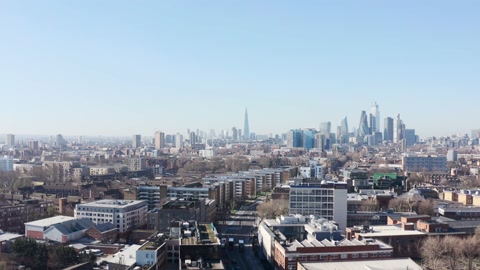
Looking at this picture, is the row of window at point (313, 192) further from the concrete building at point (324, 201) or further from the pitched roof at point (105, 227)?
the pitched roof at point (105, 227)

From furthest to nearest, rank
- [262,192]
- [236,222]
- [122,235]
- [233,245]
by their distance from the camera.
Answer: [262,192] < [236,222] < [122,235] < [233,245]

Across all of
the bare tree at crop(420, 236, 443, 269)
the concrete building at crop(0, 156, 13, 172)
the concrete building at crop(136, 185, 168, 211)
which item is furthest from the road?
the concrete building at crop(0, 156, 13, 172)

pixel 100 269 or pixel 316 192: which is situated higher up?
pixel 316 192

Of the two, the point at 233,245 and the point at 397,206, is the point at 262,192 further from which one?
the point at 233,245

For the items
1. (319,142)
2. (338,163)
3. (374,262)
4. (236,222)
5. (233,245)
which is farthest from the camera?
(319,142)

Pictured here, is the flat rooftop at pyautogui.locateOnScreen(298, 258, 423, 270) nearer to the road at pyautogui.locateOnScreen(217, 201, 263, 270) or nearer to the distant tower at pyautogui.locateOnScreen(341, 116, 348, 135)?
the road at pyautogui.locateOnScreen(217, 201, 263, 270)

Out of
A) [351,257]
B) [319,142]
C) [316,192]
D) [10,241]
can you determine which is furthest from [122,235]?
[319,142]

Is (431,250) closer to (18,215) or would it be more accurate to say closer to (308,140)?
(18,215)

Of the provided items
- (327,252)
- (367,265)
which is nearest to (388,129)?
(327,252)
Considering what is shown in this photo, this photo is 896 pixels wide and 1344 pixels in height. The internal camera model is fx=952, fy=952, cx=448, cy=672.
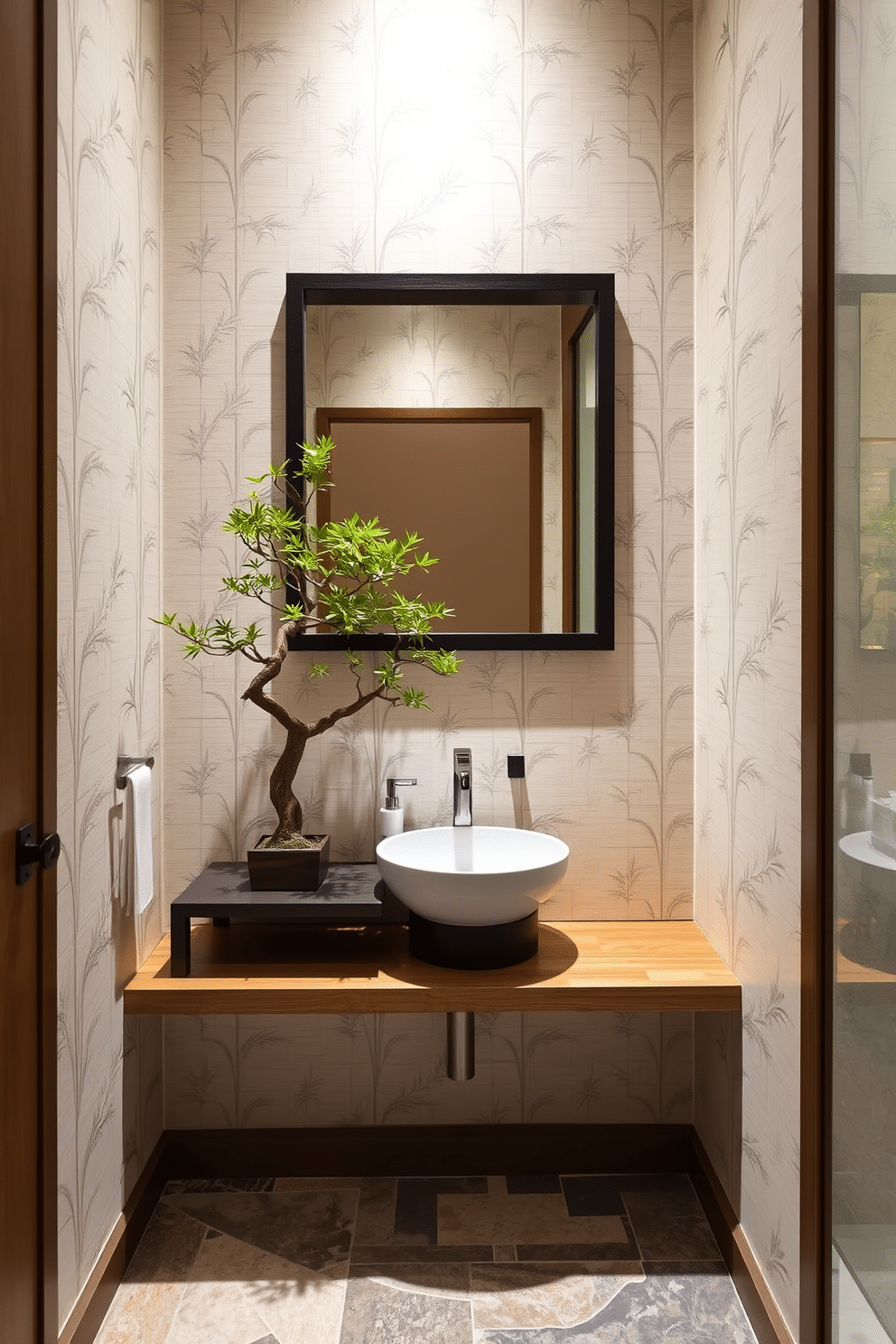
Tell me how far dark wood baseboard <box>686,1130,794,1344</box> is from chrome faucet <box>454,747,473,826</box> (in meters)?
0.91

____________

▸ Short problem
Copy the data from the line with "From furthest to nearest, rank" up to and including the line with "Answer: [262,192] <", and shift every coordinate in the answers by adding 106 to it.

▸ Final answer
From furthest to nearest, rank
- [262,192]
- [236,222]
- [122,235]
- [233,245]
by their distance from the camera.
Answer: [368,298] < [342,328] < [228,341] < [339,351]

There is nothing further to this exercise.